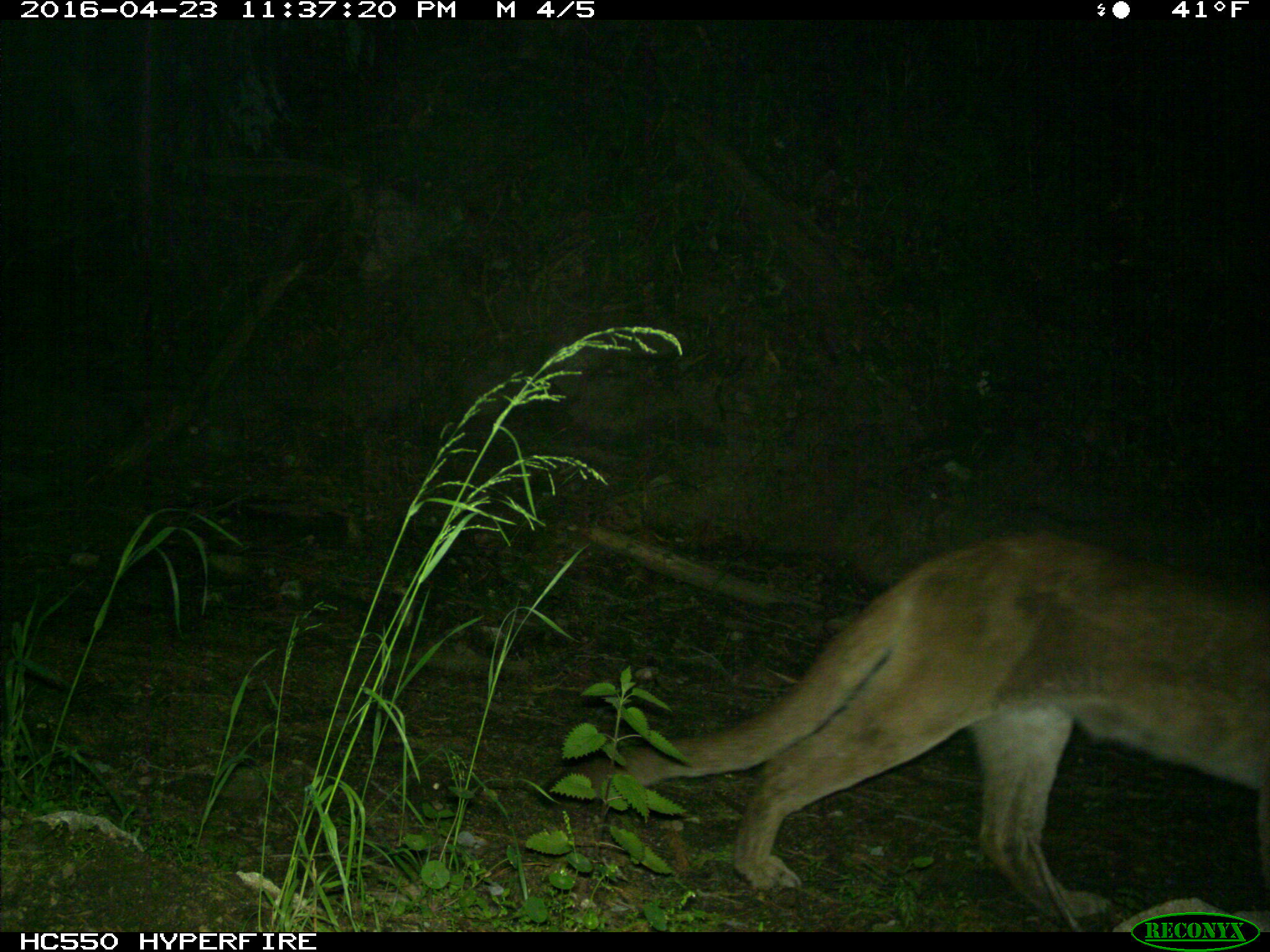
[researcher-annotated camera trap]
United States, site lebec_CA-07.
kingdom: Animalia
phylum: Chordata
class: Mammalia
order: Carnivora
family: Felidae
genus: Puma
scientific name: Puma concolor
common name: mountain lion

**About this exercise**
Leaving every picture aside, repeat the listing exactly.

**Output of the task**
[researcher-annotated camera trap]
United States, site lebec_CA-07.
kingdom: Animalia
phylum: Chordata
class: Mammalia
order: Carnivora
family: Felidae
genus: Puma
scientific name: Puma concolor
common name: mountain lion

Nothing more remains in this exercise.